Interop services are divided into System part and Neo part. The specific interfaces are as follows:

System Part

System.ExecutionEngine.GetScriptContainer

Description Get the script container of the smart contract
C# Function byte[] GetScriptContainer()

System.ExecutionEngine.GetExecutingScriptHash

Description Get the script hash of the contract being executed
C# Function byte[] GetExecutingScriptHash()

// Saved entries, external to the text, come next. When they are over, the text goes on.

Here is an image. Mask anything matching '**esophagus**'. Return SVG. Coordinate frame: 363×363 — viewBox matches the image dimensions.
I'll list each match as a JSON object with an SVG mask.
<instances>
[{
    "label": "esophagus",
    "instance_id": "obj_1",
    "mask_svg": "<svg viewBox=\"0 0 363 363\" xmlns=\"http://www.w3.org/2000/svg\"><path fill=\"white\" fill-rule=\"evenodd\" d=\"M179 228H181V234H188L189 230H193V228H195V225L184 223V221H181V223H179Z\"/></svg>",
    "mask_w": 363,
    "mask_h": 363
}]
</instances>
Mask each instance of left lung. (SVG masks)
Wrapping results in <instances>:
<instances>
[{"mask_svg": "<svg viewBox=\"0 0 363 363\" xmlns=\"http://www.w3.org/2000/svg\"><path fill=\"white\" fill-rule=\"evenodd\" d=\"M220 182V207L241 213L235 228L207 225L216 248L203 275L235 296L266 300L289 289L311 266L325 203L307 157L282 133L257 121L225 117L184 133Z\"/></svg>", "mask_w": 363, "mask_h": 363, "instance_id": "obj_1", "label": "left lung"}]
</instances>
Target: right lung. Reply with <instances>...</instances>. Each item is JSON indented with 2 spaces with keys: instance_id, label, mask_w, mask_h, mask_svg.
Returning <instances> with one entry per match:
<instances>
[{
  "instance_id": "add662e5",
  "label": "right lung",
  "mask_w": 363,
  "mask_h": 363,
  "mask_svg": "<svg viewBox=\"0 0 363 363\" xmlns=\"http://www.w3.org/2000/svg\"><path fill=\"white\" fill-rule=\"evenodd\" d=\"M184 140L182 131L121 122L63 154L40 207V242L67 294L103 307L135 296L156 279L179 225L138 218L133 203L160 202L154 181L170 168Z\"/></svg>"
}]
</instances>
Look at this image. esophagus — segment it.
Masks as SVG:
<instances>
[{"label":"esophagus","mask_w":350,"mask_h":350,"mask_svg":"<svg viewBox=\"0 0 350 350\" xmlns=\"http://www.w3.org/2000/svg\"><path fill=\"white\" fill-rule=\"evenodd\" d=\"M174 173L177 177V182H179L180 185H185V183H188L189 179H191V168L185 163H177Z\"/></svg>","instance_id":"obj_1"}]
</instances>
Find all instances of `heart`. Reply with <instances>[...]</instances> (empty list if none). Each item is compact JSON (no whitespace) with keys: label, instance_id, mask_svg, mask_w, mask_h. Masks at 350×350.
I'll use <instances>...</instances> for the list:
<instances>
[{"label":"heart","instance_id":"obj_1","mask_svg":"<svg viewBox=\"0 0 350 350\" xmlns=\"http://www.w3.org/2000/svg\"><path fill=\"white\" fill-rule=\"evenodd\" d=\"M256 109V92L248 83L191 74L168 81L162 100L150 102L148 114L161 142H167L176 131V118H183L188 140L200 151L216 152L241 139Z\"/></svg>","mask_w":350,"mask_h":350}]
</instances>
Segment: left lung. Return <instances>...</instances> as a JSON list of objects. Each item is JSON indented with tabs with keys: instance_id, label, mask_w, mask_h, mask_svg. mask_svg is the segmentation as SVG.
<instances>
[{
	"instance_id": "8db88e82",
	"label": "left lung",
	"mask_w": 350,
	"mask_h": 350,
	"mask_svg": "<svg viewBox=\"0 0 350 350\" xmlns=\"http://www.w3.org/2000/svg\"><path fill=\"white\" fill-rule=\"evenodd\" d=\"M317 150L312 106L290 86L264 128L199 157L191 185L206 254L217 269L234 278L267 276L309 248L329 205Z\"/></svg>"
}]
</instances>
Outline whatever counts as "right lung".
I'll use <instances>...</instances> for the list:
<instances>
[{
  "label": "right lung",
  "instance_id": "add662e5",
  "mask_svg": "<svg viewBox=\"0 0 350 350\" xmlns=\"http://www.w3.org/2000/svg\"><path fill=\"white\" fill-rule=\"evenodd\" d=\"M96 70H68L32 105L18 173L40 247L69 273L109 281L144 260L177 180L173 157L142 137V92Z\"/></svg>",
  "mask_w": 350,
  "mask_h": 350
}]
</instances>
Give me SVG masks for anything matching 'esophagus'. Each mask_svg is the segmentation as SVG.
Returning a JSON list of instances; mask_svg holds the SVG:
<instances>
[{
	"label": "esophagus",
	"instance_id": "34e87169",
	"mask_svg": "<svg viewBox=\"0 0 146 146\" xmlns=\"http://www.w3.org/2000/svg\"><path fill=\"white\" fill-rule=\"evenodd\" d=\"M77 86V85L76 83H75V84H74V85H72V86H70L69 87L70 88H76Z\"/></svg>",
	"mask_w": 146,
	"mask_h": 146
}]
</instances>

System.ExecutionEngine.GetCallingScriptHash

Description Get the script hash of the contract caller
C# Function byte[] GetExecutingScriptHash()

System.ExecutionEngine.GetEntryScriptHash

Description Get the script hash of the entry point of the smart contract
(the starting point of the contract invocation chain)
C# Function byte[] GetEntryScriptHash()

System.Runtime.Platform

Description Get the platform information of the contract being executed
C# Function string Platform()

System.Runtime.GetTrigger

Description Get the triggering condition of the contract
C# Function TriggerType Trigger()

System.Runtime.CheckWitness

Description Verify whether the container calling the contract is signed by the
script hash of the specific account
C# Function bool CheckWitness(byte[] hashOrPubKey)

System.Runtime.Notify

Description Notify the client executing the contract
C# Function bool Notify(params object[] state)

System.Runtime.Log

Description Record the log
C# Function void Log(string message)

System.Runtime.GetTime

Description Get the timestamp of the current block
C# Function uint Time

System.Runtime.Serialize

Description Serialize an object
C# Function byte[] Serialize(this object source)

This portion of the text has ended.